Data to use Block Start
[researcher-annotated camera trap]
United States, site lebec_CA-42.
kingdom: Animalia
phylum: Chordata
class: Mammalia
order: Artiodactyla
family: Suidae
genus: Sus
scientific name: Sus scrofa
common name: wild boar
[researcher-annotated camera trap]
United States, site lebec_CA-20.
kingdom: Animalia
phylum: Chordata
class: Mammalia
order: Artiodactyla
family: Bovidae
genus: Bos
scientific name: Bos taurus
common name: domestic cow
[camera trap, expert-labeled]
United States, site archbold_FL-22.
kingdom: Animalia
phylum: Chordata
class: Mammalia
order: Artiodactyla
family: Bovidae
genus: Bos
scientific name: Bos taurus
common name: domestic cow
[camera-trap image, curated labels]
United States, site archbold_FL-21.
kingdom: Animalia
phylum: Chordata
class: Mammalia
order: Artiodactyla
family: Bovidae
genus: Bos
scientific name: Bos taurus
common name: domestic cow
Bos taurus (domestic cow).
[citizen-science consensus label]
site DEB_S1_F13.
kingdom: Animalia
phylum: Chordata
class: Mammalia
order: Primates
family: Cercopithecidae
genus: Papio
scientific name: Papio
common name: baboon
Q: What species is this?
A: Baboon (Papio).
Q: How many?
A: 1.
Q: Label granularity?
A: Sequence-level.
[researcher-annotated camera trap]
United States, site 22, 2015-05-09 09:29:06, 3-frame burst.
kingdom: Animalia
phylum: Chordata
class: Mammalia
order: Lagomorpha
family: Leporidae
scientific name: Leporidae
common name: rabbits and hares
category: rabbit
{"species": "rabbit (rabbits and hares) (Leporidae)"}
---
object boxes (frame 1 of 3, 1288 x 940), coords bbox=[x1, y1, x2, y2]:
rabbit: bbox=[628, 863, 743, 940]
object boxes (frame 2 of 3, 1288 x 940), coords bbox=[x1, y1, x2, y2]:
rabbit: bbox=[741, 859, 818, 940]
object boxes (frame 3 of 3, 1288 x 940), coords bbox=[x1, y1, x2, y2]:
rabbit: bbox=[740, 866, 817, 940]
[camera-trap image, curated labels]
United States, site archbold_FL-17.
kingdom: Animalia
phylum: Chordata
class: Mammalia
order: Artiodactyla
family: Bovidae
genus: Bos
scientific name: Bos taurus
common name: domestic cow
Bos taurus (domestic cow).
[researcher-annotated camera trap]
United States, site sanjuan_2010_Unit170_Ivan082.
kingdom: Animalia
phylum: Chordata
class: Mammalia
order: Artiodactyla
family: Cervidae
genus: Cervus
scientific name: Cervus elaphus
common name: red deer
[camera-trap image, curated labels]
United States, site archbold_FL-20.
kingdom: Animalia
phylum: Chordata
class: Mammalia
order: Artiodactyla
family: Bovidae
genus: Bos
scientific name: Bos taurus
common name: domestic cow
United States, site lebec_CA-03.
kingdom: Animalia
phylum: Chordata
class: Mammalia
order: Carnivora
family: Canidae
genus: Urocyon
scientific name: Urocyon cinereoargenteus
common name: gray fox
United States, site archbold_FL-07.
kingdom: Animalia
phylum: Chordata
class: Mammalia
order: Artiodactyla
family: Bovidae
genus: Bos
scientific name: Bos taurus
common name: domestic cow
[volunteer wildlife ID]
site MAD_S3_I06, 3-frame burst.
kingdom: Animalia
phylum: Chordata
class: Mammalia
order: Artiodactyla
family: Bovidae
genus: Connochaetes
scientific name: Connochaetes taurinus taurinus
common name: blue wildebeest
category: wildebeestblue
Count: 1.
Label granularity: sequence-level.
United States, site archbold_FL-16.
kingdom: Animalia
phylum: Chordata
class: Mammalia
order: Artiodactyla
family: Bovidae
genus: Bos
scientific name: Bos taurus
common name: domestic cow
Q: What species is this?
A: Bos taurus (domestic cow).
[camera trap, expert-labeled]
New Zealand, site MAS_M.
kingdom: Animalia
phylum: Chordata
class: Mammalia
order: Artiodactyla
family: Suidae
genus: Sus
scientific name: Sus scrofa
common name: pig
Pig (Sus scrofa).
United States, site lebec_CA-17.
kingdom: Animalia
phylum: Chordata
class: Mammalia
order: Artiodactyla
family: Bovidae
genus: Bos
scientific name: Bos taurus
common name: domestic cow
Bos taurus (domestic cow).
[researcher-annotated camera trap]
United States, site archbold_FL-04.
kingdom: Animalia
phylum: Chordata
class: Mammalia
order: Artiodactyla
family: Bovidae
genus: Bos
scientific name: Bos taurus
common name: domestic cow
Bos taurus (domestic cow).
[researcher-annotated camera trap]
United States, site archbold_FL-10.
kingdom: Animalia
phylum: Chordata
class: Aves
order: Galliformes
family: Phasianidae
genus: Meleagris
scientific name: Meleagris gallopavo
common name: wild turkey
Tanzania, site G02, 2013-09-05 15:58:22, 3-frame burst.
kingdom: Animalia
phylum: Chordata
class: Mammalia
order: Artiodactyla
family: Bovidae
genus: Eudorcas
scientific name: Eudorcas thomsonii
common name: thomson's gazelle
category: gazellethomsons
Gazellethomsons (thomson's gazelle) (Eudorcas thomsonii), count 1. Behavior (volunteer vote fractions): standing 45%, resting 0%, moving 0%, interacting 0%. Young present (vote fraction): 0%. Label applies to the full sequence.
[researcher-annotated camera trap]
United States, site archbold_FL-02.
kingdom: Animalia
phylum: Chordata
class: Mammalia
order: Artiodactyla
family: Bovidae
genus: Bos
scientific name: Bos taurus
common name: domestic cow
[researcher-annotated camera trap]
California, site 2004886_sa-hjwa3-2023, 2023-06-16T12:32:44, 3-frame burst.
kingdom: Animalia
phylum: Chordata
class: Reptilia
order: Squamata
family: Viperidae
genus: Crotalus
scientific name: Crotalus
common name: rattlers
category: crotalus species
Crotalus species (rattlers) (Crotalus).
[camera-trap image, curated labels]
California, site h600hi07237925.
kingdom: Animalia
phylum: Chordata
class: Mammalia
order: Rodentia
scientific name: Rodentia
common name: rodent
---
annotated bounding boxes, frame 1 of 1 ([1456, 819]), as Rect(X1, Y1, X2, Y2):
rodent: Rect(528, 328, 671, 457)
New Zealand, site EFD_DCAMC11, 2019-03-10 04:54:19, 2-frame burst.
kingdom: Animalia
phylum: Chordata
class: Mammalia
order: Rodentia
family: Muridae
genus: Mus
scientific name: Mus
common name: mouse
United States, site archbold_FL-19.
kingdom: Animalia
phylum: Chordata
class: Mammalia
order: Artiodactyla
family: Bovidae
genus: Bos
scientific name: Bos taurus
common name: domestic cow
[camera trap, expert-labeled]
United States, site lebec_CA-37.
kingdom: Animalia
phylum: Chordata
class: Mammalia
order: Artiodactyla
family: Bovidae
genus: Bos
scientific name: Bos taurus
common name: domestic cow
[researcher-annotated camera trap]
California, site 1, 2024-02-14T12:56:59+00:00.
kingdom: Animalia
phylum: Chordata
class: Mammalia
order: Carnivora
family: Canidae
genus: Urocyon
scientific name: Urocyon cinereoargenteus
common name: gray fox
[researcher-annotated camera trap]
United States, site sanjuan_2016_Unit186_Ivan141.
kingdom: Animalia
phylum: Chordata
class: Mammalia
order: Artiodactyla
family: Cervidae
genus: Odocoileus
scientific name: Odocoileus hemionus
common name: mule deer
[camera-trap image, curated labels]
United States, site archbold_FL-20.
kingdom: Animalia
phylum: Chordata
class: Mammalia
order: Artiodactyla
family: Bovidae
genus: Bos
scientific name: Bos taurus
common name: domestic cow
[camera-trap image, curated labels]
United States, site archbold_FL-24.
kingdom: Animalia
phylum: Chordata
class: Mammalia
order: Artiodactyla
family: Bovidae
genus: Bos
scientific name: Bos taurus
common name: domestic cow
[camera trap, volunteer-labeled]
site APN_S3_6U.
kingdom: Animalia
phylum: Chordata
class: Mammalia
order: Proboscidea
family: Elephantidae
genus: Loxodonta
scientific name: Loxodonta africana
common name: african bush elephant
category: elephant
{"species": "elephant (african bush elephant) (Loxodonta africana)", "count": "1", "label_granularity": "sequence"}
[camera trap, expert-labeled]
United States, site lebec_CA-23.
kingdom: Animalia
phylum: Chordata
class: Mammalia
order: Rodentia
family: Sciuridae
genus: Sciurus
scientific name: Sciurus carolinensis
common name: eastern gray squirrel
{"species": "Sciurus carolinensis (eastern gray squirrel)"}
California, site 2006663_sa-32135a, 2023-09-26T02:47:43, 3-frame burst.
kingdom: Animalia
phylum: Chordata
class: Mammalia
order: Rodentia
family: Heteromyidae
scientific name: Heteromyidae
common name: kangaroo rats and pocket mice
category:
Data to use Block End
Task description:
From the entries above, give again exactly the lines running from the line with "United States, site sanjuan_2016_Unit186_Ivan141." to the line with "site APN_S3_6U."; include both of those lines.

Response to this task:
United States, site sanjuan_2016_Unit186_Ivan141.
kingdom: Animalia
phylum: Chordata
class: Mammalia
order: Artiodactyla
family: Cervidae
genus: Odocoileus
scientific name: Odocoileus hemionus
common name: mule deer
[camera-trap image, curated labels]
United States, site archbold_FL-20.
kingdom: Animalia
phylum: Chordata
class: Mammalia
order: Artiodactyla
family: Bovidae
genus: Bos
scientific name: Bos taurus
common name: domestic cow
[camera-trap image, curated labels]
United States, site archbold_FL-24.
kingdom: Animalia
phylum: Chordata
class: Mammalia
order: Artiodactyla
family: Bovidae
genus: Bos
scientific name: Bos taurus
common name: domestic cow
[camera trap, volunteer-labeled]
site APN_S3_6U.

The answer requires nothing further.